• _REQUEST_
Quote, without any change, the line that contains "In the image, how" and all lines that follow it to the end of the data below.

• _DATASET RECORDS_

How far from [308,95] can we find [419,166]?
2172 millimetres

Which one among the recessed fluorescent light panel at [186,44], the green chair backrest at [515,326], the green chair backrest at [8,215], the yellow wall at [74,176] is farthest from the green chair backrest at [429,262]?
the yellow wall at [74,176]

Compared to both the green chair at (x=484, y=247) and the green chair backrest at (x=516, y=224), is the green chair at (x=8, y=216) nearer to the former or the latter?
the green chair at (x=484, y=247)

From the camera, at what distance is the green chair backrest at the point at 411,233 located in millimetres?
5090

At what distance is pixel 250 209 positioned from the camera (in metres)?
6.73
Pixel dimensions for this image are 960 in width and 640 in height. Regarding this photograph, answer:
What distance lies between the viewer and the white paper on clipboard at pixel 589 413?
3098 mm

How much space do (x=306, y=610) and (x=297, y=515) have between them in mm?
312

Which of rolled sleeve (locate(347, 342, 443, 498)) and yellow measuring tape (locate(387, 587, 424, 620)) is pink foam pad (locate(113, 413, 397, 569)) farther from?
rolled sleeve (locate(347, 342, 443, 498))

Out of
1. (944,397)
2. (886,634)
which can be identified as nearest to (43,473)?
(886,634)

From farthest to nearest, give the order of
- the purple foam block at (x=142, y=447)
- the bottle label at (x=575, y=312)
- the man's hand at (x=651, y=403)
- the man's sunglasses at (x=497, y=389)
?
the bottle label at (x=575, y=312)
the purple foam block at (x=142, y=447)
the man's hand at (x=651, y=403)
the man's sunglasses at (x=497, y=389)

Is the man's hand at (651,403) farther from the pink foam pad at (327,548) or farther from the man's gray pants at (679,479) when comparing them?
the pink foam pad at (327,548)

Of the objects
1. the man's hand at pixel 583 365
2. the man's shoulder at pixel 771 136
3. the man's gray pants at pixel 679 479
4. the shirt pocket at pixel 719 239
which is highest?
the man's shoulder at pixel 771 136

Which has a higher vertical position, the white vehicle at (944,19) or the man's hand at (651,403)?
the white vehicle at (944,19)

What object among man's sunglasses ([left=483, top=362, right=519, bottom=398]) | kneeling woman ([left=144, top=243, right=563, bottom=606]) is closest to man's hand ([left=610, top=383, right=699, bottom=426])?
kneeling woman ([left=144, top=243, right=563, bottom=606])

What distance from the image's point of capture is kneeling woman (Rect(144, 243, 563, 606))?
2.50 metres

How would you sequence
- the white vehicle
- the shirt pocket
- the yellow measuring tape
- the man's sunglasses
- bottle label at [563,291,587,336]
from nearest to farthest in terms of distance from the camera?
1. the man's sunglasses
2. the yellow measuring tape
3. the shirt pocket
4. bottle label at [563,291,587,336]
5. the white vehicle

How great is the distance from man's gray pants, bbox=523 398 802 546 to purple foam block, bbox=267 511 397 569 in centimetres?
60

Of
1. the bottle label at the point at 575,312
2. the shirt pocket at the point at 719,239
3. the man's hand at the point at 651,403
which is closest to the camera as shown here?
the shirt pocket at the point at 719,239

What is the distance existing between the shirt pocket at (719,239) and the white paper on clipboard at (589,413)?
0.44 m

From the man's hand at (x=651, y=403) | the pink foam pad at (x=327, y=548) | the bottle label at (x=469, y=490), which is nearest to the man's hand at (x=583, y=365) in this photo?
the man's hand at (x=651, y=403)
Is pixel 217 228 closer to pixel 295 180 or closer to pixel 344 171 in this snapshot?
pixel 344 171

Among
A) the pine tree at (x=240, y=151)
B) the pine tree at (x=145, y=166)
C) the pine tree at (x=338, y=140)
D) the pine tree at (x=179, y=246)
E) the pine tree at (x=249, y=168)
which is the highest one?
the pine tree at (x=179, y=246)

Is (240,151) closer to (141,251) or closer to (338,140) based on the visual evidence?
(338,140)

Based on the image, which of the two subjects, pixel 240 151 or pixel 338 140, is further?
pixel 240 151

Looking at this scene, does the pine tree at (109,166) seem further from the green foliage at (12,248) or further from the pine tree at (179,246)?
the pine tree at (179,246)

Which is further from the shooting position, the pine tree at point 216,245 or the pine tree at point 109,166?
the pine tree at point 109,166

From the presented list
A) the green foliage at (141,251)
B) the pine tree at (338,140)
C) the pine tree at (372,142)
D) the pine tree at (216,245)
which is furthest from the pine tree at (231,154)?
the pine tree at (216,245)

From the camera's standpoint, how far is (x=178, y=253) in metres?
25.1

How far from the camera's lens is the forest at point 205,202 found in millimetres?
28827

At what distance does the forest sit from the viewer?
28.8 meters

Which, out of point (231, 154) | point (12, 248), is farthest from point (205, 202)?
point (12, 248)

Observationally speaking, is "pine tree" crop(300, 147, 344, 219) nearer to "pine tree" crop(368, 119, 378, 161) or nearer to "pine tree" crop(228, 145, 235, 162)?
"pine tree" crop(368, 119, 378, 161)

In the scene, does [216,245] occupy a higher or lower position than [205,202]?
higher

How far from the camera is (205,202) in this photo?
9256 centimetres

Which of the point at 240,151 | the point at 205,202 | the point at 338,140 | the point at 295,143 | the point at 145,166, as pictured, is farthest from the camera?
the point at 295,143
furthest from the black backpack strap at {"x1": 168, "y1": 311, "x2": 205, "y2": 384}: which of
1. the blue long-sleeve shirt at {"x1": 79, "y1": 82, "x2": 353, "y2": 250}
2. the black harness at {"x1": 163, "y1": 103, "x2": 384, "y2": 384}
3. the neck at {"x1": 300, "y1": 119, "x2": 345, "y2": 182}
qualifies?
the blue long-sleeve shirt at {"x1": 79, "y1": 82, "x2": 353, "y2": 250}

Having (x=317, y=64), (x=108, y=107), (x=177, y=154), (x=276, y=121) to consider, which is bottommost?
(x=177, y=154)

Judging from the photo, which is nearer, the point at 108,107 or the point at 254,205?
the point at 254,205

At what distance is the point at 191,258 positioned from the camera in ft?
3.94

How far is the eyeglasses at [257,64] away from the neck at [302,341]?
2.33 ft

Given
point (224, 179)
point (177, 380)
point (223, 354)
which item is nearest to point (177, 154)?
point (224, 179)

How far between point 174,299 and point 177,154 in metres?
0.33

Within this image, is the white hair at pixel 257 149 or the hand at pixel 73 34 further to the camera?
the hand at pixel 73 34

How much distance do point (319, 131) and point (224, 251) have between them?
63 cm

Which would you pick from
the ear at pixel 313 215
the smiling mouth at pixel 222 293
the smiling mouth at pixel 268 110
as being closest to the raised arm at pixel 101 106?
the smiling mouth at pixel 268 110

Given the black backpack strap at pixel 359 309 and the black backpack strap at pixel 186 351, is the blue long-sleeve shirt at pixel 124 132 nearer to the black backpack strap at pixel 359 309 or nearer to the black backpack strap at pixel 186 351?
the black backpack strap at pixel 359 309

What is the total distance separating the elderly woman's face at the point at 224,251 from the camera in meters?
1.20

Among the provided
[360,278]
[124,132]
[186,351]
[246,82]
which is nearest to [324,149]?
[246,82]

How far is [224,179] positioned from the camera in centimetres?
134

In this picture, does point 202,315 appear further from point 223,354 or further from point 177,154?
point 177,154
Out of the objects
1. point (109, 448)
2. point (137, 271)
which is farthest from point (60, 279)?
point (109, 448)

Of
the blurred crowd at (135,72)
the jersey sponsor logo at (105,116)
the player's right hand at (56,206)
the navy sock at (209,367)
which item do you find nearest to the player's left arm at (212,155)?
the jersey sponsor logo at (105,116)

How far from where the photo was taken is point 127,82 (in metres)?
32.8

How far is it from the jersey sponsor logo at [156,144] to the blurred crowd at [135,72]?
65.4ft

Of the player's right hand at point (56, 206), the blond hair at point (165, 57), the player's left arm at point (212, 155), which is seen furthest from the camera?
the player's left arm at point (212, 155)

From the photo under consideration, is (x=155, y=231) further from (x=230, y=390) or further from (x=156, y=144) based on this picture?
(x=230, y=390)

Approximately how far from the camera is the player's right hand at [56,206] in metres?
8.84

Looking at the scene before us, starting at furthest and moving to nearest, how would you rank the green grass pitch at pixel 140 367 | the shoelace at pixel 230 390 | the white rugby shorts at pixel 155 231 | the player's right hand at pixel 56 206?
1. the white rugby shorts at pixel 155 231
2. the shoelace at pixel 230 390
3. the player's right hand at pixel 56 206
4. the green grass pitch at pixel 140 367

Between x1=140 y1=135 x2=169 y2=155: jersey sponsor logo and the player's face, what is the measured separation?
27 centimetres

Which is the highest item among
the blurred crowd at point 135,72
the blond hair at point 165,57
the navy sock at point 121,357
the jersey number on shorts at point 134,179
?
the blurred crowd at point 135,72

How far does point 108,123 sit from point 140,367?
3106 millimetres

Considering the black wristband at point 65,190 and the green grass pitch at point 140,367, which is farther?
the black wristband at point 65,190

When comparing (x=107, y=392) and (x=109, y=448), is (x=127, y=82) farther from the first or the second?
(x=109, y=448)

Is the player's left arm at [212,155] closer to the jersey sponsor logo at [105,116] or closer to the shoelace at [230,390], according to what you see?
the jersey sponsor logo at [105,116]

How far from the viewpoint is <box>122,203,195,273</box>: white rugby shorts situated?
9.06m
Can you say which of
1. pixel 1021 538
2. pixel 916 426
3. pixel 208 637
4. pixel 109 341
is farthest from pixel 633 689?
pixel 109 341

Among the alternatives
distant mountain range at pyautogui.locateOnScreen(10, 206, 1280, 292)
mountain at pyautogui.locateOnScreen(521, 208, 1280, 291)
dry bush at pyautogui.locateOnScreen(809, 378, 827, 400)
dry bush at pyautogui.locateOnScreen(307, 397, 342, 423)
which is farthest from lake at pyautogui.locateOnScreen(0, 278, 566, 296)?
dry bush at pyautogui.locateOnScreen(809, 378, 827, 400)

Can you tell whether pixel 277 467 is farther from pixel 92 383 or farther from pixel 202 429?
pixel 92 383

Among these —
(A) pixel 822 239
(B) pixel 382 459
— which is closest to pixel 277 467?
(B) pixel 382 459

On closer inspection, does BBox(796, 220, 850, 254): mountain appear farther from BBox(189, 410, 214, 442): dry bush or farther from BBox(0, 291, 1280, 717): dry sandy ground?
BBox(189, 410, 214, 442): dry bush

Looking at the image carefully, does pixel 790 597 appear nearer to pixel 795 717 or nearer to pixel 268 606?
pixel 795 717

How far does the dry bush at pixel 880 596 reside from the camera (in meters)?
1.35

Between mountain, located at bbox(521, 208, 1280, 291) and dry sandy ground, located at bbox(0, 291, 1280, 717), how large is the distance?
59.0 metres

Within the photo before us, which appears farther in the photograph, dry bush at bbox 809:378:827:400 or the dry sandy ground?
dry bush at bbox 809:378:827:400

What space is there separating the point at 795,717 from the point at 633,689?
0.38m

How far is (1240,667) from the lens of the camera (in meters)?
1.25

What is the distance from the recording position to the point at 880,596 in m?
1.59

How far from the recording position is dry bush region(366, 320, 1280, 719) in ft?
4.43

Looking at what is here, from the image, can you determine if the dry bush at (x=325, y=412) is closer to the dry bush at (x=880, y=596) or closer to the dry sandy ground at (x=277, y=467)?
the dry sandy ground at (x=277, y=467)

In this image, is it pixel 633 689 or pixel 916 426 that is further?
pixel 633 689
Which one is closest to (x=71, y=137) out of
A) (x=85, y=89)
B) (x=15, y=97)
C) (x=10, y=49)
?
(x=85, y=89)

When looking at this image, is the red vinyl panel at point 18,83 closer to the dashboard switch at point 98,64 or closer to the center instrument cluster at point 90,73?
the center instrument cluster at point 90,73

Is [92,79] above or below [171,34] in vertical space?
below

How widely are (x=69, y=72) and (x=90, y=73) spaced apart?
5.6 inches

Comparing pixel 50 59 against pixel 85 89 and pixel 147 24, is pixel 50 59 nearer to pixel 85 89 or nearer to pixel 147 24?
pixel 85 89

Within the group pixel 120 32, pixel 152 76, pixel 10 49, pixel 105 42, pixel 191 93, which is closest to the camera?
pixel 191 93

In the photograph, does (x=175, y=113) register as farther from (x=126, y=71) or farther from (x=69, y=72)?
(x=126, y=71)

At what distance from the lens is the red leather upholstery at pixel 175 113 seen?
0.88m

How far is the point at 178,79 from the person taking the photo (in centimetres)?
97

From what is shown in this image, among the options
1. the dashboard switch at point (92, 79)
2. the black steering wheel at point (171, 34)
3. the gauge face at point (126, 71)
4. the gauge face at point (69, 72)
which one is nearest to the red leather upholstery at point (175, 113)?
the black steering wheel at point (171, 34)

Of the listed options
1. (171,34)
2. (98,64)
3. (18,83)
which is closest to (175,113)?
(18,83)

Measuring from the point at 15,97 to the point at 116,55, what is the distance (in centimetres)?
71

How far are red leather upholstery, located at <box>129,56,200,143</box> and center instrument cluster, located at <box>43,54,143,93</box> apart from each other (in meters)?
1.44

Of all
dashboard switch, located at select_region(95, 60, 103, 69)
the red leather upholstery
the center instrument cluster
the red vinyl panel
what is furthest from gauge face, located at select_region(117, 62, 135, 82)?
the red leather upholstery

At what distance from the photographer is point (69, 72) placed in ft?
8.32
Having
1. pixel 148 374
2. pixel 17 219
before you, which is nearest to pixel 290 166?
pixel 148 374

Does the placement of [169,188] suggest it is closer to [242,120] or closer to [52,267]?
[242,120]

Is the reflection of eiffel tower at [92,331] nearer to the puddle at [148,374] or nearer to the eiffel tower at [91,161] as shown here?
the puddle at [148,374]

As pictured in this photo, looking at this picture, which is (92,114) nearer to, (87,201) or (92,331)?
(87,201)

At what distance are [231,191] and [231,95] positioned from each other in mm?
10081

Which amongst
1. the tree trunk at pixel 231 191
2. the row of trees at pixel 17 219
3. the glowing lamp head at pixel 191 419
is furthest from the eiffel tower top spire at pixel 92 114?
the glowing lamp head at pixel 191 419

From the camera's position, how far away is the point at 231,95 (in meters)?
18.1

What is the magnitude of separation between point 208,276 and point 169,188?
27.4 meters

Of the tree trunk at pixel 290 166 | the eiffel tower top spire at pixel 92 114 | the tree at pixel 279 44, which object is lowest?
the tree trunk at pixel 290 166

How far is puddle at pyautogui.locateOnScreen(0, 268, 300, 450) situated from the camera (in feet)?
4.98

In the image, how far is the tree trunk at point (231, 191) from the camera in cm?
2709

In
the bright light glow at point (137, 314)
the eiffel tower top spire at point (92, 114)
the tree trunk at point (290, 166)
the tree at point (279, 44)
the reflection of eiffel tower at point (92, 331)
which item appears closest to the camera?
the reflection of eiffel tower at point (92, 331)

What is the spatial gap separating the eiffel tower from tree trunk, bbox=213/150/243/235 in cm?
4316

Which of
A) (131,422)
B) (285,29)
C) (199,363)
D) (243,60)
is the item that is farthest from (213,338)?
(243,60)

• _OUTPUT BELOW_
In the image, how far is the tree trunk at point (231, 191) from the camera in cm?
2709

In
the bright light glow at point (137, 314)
the eiffel tower top spire at point (92, 114)
the tree trunk at point (290, 166)
the tree at point (279, 44)
the reflection of eiffel tower at point (92, 331)
which item appears closest to the camera?
the reflection of eiffel tower at point (92, 331)

What is the spatial gap separating the eiffel tower from tree trunk, bbox=213/150/243/235 in cm?
4316

Which of
A) (131,422)
B) (285,29)
C) (199,363)
D) (243,60)
is the item that is farthest from (213,338)?
(243,60)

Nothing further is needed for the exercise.